The problem with broad questions is that they encourage two sorts of answers;
The "Choose Your Own Universe" strategy is one where users answer the question based on the fictional universes with which they're most familiar, ignoring all others.
While this is kinda fun for those answering, the odds are that by selecting a narrow range of examples, the answer is going to fail to take account of the wider picture.

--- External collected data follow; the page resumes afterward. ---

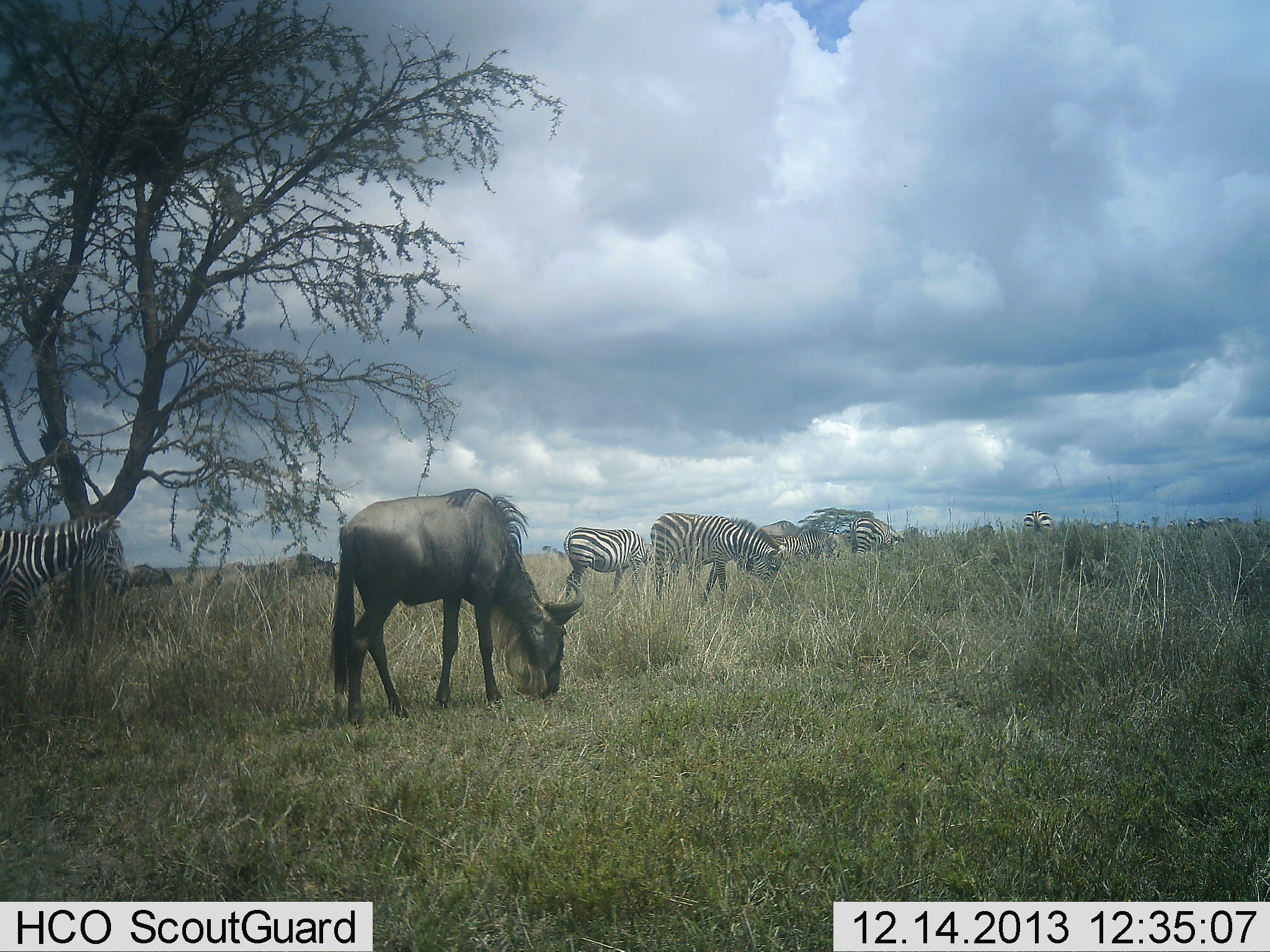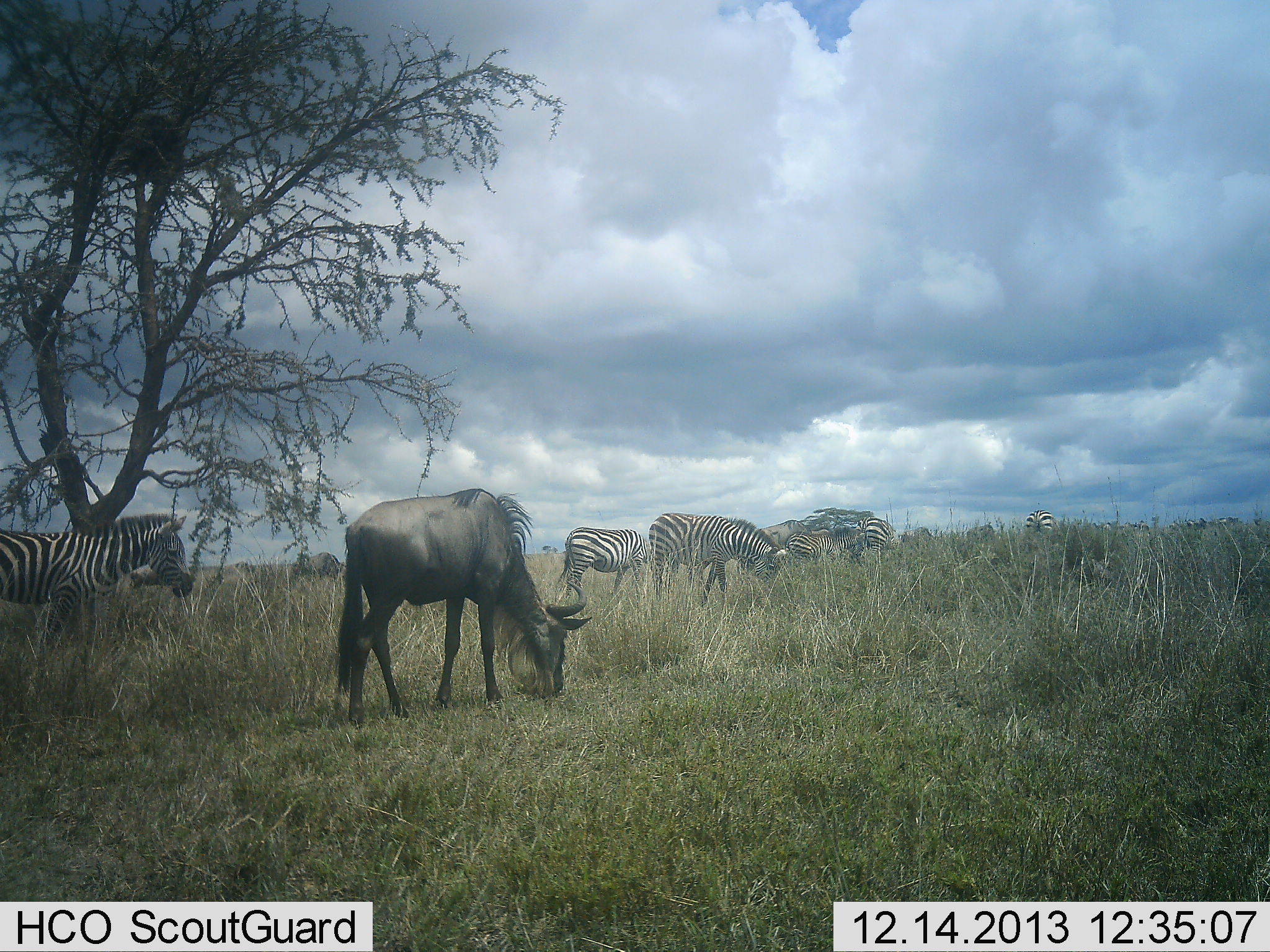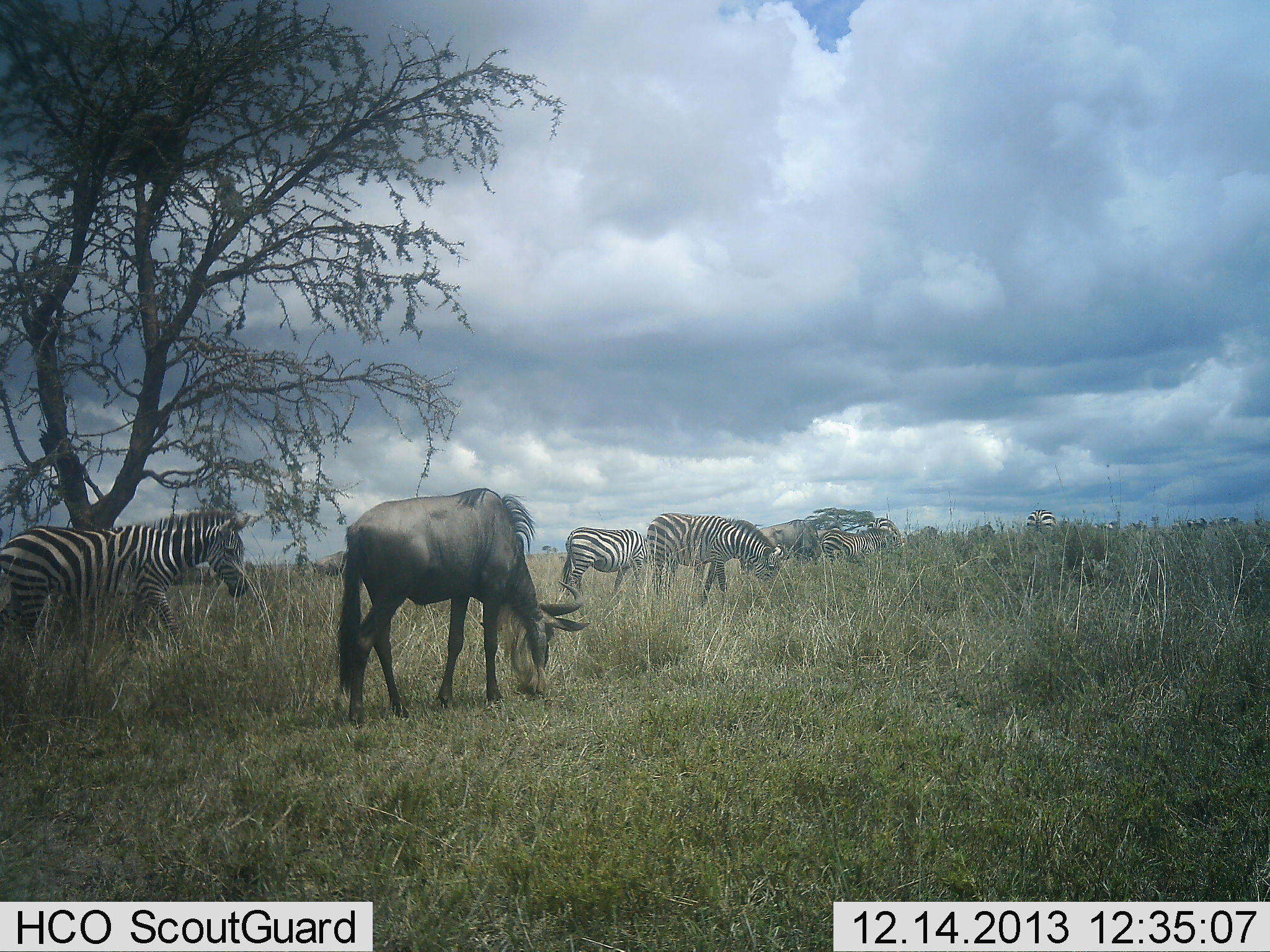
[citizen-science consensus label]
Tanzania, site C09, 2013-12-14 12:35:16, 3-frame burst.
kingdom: Animalia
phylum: Chordata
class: Mammalia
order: Artiodactyla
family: Bovidae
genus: Connochaetes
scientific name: Connochaetes taurinus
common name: blue wildebeest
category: wildebeest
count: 2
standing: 21%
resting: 0%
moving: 34%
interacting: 0%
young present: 0%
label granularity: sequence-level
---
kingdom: Animalia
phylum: Chordata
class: Mammalia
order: Perissodactyla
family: Equidae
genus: Equus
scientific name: Equus quagga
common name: plains zebra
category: zebra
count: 6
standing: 32%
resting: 0%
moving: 53%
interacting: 5%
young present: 3%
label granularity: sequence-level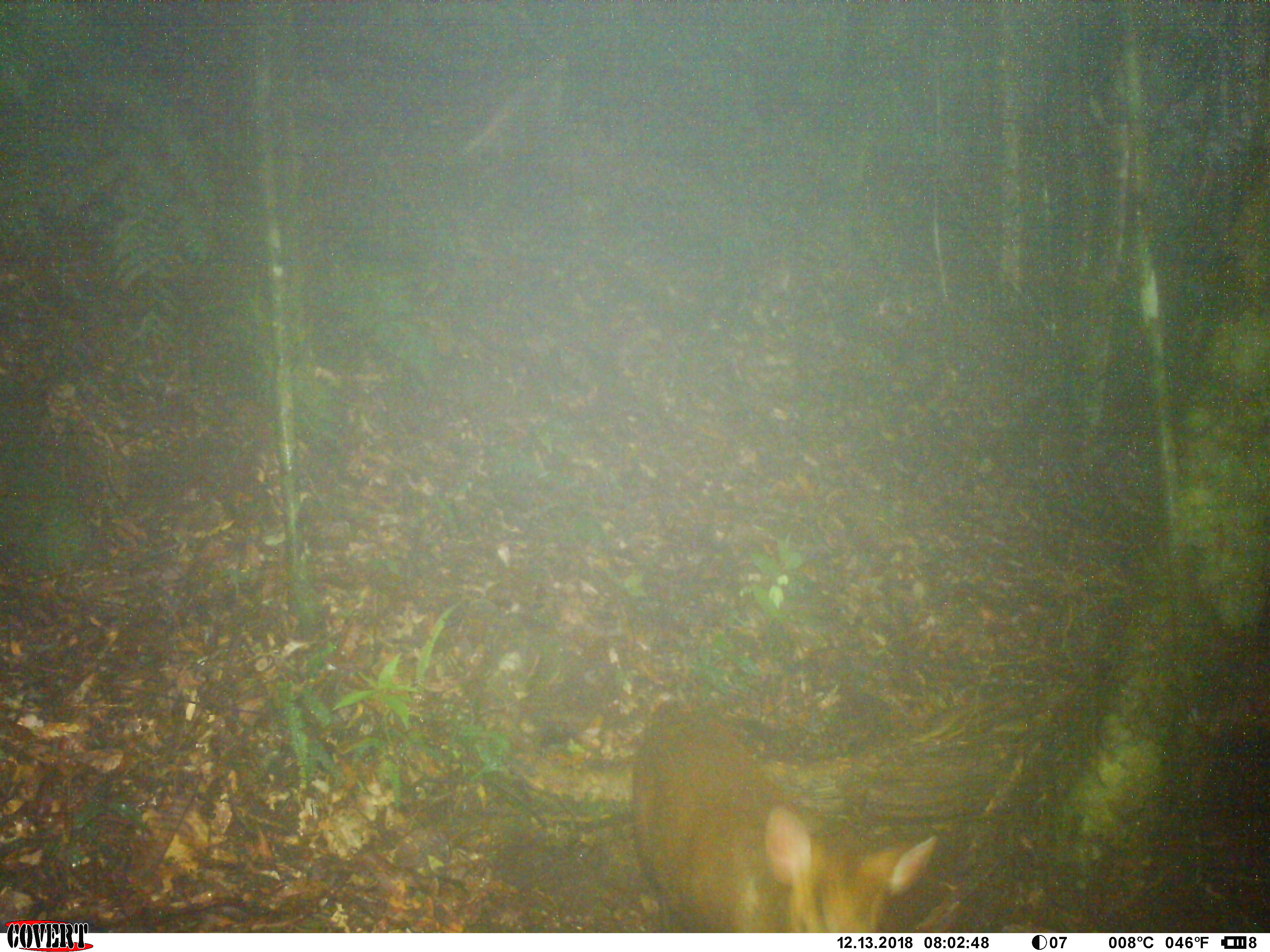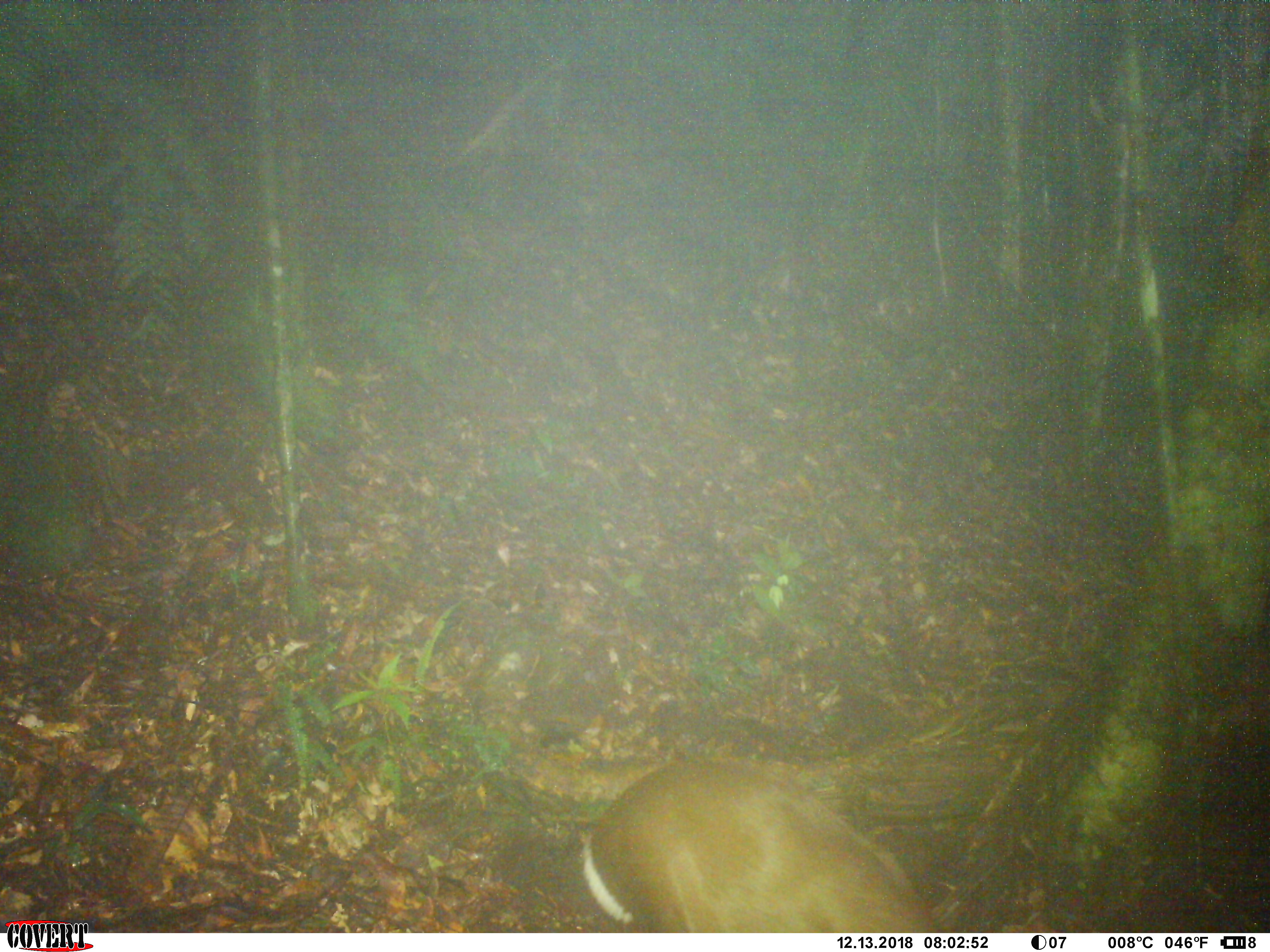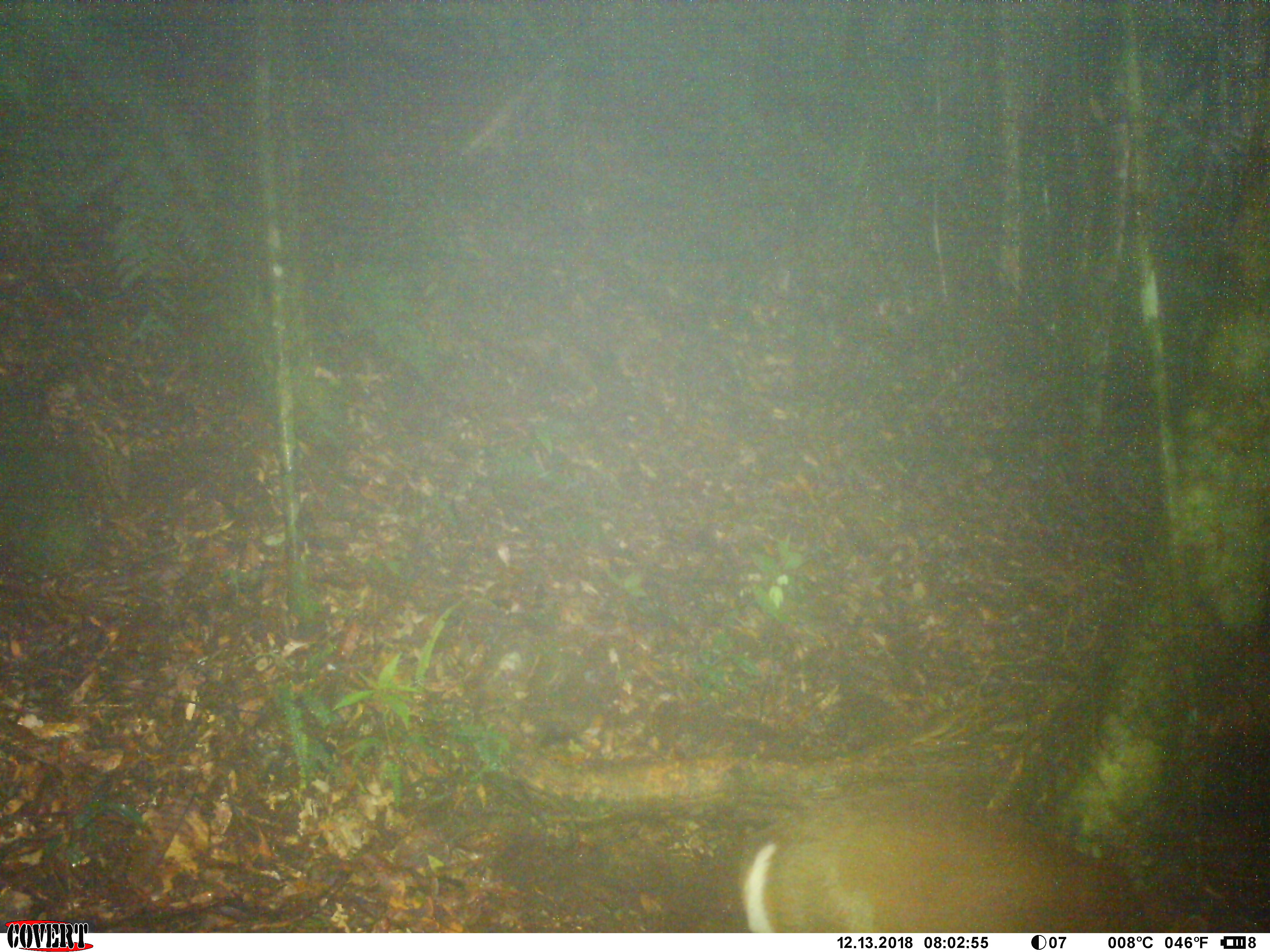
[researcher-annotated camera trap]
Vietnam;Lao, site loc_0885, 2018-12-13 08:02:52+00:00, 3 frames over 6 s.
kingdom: Animalia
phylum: Chordata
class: Mammalia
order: Artiodactyla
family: Cervidae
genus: Muntiacus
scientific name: Muntiacus rooseveltorum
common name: roosevelt's muntjac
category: roosevelts muntjac group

The next person then comes along and makes the same mistake and you end up with what you've got on that question, a total dog's breakfast of answers referencing Bram Stoker's Dracula, Twilight, Peeps(?), Anita Blake, The Dresden Files and The Vampire Diaries as well as several zombie flicks like Dawn of the Dead.
Spot the edge case
Broad questions practically invite people to dispute the question by posting answers based on an 'edge-cases', usually quoting from an obscure show/book that hardly anyone's heard of. These answers aren't actually answering the question in any meaningful sense, they're simply poking holes in it, which is possible because the OP has opened the question up to every vampire book/film/play/TV show ever written.
As regards the question in question, your answer may well be the best of a bad lot, but it's not actually an answer to the question asked. You've written a really good answer to the question "Why are vampires not portrayed as rotten in Bram Stoker's Dracula". which, ironically would be very much on-topic and a much more interesting question to boot.